(Reuters) - In 2006, a year after hurricanes Katrina and Rita devastated New Orleans and the Gulf Coast, the U.S. government struck a deal to give states in the region a growing share of offshore drilling revenues to finance projects protecting them from future monster storms.
But revenues have fallen short of forecasts by half, leaving Louisiana with a gap in financing for a $50 billion (38 billion pounds) plan for projects to raise levees, build flood gates, widen evacuation routes and protect its eroding coastline.
The shortfall, which federal officials blame on low oil prices, has forced the state to put off critical projects as Louisiana’s congressional delegation pushes for another increase in its share of federal oil revenues.
The predicament shows how states hosting offshore drilling can get burned by the industry’s boom-and-bust cycles, providing a cautionary tale for other states as the Trump administration proposes to expand offshore drilling in the Atlantic, Pacific and Arctic oceans.
Louisiana’s underfinanced coastal projects also highlight the hefty cost of adapting to rising sea levels in a changing climate – a problem scientists blame on consumption of fossil fuels. Several coastal states including Florida, Massachusetts, California, and Washington have urged the administration to leave them out of its drilling plans, arguing the environmental costs outweigh the promised jobs and income.
The stakes are particularly high for Louisiana, which has lost about 2,000 square miles of land over the last century because of Mississippi River levees that block silt from reaching its swamps, the oil industry’s carving of canals through the marshes, and sea level rise from climate change.
But other states and nations should take notice of Louisiana’s ordeal, said U.S. Representative Garret Graves, a Republican who managed the state’s coastal restoration efforts before joining Congress in 2014.
“What in Louisiana is a $50 or $70 billion problem, you are talking hundreds of billions and trillions of dollars around the United States and around the world,” he said.
President George W. Bush signed the Gulf of Mexico Energy Security Act (GOMESA) into law in December of 2006, providing storm-battered Louisiana, Texas, Mississippi and Alabama a 37.5 percent share of federal oil-and-gas royalties from offshore drilling.
Previously, Gulf Coast states got 27 percent of revenues from federal leases within three miles of their seaward boundaries.
The changes followed national outrage over the administration’s botched emergency response to catastrophic flooding from the systematic failure of the federally constructed levee system in New Orleans.
Six months earlier, the chief of the U.S. Army Corps of Engineers admitted the agency had “missed something” in engineering the system, which collapsed at water levels lower than they were designed to withstand.
For the first ten years, the changes applied to only a fraction of offshore leases. But after that, in larger payouts starting last year, it applied to all offshore leases off the coasts of these states.
In 2013, the Department of Interior told Alabama, Mississippi, Louisiana and Texas that, under the second phase, they would have at least $375 million to split between them annually through 2055.
But when the states’ first payment came in late last year, the payout totalled $188 million.
“That has a huge impact on our planning efforts,” said Chip Kline, chair of the state’s Coastal Protection and Restoration Authority, which oversees its 50-year, $50 billion coastal restoration plan.
Another GOMESA recipient, Alabama, has also felt the pinch. Its Republican governor, Kay Ivey, wrote a letter to then-Interior Secretary Ryan Zinke in March 2018 urging him to support states seeking more offshore revenues.
--- --- ---
Stated goal a:
Write the rows below as a JSON list of strings, one string per line and blank lines omitted, starting at the line with "From the point" and running up to and including the last line of the rows.
--- --- ---
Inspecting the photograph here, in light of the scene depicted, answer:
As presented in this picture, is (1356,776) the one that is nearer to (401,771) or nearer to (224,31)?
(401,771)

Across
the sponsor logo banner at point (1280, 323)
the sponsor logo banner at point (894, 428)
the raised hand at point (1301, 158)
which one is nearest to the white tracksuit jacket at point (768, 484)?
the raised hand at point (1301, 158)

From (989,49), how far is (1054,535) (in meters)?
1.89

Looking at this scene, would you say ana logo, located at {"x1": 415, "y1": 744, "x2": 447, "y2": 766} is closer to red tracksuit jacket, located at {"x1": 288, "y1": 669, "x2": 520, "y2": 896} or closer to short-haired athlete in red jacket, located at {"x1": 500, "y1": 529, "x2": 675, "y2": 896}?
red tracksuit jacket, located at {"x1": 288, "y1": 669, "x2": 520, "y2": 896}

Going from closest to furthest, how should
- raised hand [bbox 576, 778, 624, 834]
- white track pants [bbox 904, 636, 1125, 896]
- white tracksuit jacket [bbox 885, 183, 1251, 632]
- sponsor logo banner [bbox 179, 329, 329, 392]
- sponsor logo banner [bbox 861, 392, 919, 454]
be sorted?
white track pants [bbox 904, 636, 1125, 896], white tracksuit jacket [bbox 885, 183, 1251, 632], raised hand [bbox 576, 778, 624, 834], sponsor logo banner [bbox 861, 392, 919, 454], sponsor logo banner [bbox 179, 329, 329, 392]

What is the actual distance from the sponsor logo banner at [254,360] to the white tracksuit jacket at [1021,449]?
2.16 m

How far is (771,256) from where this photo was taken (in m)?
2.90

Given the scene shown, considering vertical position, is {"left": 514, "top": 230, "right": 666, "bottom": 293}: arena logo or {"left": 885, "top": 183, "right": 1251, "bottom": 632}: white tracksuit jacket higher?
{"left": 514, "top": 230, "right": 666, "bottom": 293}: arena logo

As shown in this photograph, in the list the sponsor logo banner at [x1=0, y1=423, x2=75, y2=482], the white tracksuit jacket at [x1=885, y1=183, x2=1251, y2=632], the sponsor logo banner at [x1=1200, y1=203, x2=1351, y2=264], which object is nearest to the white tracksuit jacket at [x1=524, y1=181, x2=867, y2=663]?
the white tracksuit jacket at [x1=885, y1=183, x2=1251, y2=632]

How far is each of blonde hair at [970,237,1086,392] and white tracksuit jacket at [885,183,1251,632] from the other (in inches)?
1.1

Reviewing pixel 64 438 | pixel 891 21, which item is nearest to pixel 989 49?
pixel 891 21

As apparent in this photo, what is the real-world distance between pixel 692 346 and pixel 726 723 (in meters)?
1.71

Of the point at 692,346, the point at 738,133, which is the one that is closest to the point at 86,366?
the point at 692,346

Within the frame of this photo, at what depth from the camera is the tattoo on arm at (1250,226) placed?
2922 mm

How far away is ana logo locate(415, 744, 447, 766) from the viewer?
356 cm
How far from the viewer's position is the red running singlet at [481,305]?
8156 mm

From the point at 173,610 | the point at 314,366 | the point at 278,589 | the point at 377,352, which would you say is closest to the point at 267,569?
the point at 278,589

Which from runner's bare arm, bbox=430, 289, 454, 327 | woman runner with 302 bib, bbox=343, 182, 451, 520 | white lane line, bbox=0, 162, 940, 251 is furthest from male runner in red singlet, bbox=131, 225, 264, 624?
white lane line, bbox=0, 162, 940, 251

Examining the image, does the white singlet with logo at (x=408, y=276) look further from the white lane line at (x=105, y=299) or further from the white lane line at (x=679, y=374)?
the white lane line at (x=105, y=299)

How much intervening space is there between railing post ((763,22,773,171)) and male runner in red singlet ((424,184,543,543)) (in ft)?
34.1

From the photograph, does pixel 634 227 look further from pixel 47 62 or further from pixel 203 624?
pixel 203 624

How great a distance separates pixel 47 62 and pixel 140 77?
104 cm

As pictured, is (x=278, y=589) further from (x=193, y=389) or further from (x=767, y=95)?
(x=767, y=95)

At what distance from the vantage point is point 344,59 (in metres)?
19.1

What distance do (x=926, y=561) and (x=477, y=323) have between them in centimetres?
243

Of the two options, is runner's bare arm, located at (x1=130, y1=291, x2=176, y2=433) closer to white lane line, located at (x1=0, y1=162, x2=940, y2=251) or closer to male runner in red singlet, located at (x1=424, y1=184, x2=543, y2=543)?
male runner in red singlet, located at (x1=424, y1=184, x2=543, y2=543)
--- --- ---
Stated goal b:
From the article above about Louisiana's share of offshore drilling revenue, quote the passage from "Louisiana’s underfinanced coastal" up to and including "jobs and income.".

Worked answer a:
[
  "From the point at 173,610 | the point at 314,366 | the point at 278,589 | the point at 377,352, which would you say is closest to the point at 267,569?",
  "the point at 278,589",
  "Which from runner's bare arm, bbox=430, 289, 454, 327 | woman runner with 302 bib, bbox=343, 182, 451, 520 | white lane line, bbox=0, 162, 940, 251 is furthest from male runner in red singlet, bbox=131, 225, 264, 624?",
  "white lane line, bbox=0, 162, 940, 251",
  "Examining the image, does the white singlet with logo at (x=408, y=276) look further from the white lane line at (x=105, y=299) or further from the white lane line at (x=679, y=374)?",
  "the white lane line at (x=105, y=299)",
  "How much intervening space is there between railing post ((763,22,773,171)) and male runner in red singlet ((424,184,543,543)) (in ft)?",
  "34.1",
  "From the photograph, does pixel 634 227 look further from pixel 47 62 or further from pixel 203 624?",
  "pixel 203 624",
  "How great a distance separates pixel 47 62 and pixel 140 77?",
  "104 cm",
  "As pictured, is (x=278, y=589) further from (x=193, y=389) or further from (x=767, y=95)?",
  "(x=767, y=95)",
  "At what distance from the vantage point is point 344,59 (in metres)?",
  "19.1",
  "What distance do (x=926, y=561) and (x=477, y=323) have between them in centimetres?",
  "243",
  "Of the two options, is runner's bare arm, located at (x1=130, y1=291, x2=176, y2=433) closer to white lane line, located at (x1=0, y1=162, x2=940, y2=251) or closer to male runner in red singlet, located at (x1=424, y1=184, x2=543, y2=543)?",
  "male runner in red singlet, located at (x1=424, y1=184, x2=543, y2=543)"
]

Worked answer b:
Louisiana’s underfinanced coastal projects also highlight the hefty cost of adapting to rising sea levels in a changing climate – a problem scientists blame on consumption of fossil fuels. Several coastal states including Florida, Massachusetts, California, and Washington have urged the administration to leave them out of its drilling plans, arguing the environmental costs outweigh the promised jobs and income.